Come spesso succede in questi casi, l’analisi critica rischia di fare difetto. Certo, i meriti di Dunant nel campo dell’umanitario non si discutono. Tuttavia, occorre precisare che Dunant, discendente dell’aristocrazia ginevrina, è stato, oltre che filantropo e fervente cristiano in Europa, uno spregiudicato affarista coloniale in Africa. Seguendo le più predatorie logiche capitalistiche dello sfruttamento di terre e popoli d’oltremare, egli non ha mancato occasione di accrescere i suoi affari e/o risolvere i suoi problemi di liquidità. Ha così passato parte della sua vita a sollecitare partenariati con speculatori del suo stesso rango e concessioni da parte di autorità imperiali. L’origine del viaggio di Solferino è da iscriversi in questo contesto. Quanto ai ‘valori di Dunant’, essi sono stati a geometria variabile. Nel resoconto del suo soggiorno a Tunisi, pubblicato nel 1857, il sistema schiavistico magrebino venne discolpato con candore. Sul fronte algerino, non una parola fu professata circa la brutalità della conquista militare francese, l’espropriazione subita dalle comunità native o ancora la loro deportazione – tutte pratiche di cui Dunant beneficiava direttamente come imprenditore coloniale. E ancora, a tracollo finanziario avvenuto, nuovi progetti apparvero in favore di una colonizzazione cristiana della Palestina dietro la quale poter riconquistare il posto perduto nel club del lucro coloniale.
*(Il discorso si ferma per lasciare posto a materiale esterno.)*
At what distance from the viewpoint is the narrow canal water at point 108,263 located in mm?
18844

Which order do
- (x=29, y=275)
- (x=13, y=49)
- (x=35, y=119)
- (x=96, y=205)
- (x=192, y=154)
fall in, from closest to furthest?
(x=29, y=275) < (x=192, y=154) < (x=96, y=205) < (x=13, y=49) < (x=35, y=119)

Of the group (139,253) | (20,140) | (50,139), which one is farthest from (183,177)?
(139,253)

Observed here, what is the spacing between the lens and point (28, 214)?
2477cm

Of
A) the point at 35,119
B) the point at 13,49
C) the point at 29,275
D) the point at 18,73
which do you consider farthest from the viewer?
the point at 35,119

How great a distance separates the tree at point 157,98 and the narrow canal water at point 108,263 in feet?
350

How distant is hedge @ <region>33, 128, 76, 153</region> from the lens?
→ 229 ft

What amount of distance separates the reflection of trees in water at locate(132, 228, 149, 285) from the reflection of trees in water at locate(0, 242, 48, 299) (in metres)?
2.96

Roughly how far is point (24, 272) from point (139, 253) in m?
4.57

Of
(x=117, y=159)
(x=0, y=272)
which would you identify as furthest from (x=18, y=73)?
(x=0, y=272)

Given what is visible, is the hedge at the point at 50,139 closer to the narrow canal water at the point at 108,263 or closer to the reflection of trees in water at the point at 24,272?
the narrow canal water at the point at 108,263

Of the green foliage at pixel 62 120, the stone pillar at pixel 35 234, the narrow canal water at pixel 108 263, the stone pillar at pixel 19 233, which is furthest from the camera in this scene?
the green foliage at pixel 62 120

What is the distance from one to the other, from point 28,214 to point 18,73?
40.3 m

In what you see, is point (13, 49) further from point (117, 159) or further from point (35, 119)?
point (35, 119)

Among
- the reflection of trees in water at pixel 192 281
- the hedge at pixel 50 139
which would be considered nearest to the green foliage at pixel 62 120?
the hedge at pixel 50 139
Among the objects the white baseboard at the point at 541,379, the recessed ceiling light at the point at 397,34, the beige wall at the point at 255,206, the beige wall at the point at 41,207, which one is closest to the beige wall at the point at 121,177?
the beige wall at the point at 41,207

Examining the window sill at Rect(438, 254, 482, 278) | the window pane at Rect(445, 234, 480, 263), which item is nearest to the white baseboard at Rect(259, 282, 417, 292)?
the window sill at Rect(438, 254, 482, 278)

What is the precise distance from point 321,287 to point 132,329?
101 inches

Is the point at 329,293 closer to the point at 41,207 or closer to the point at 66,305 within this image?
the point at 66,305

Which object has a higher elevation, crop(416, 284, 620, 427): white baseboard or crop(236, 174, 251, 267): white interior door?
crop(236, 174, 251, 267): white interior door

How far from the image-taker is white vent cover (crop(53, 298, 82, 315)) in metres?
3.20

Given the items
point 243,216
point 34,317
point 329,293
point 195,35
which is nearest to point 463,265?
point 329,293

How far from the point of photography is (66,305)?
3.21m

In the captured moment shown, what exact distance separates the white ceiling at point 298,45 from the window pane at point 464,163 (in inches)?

Fu soltanto verso fine secolo che, esiliato da Ginevra, ma nelle grazie della baronessa Bertha von Suttner, Dunant cominciò a redigere memorie per così dire pacifiste e anticoloniali. Amica del chimico e imprenditore Alfred Nobel, la baronessa giocò un ruolo primordiale nell’istituzione del Premio Nobel per la Pace: un riconoscimento creato tramite la colossale fortuna prodotta dall’industria degli armamenti – tipica contraddizione del capitalismo. E grazie a una campagna minuziosamente orchestrata, Dunant riuscì ad accaparrarsi, non senza legami con questa sua improvvisa deviazione di pensiero, la prima edizione del Premio nel 1901, affiancando l’altro vincitore, lui sì pacifista di lungo corso, Frédéric Passy.
Dare rilievo a questi fattori permetterebbe di arricchire il discorso sulla figura di Henry Dunant e sulla sua eredità simbolica. Un’eredità estremamente positiva se vista in modo idealizzato, ma storicamente problematica se analizzata con attenzione. L’opera umanitaria di Dunant fu infatti originata da una caccia ai sovraprofitti coloniali di cui egli stesso fu predatore prima che vittima. Su un altro fronte, le sorti dell’umanità non erano viste o vissute allo stesso modo in Europa o nelle colonie. Infine, arrivismo e altruismo confluirono senza soluzione di continuità in Dunant. La storia, insomma, è complessa. E l’invito non è discreditare il filantropo di Ginevra, ma provare ad analizzarne le gesta con più distacco e più contesto. Misurando il ruolo delle collettività, degli interessi in gioco e dell’interlacciamento di elementi contraddittori nel corso del tempo. Si potrà allora forse riuscire a spiegare davvero ‘perché è importante far conoscere la figura di Henry Dunant’.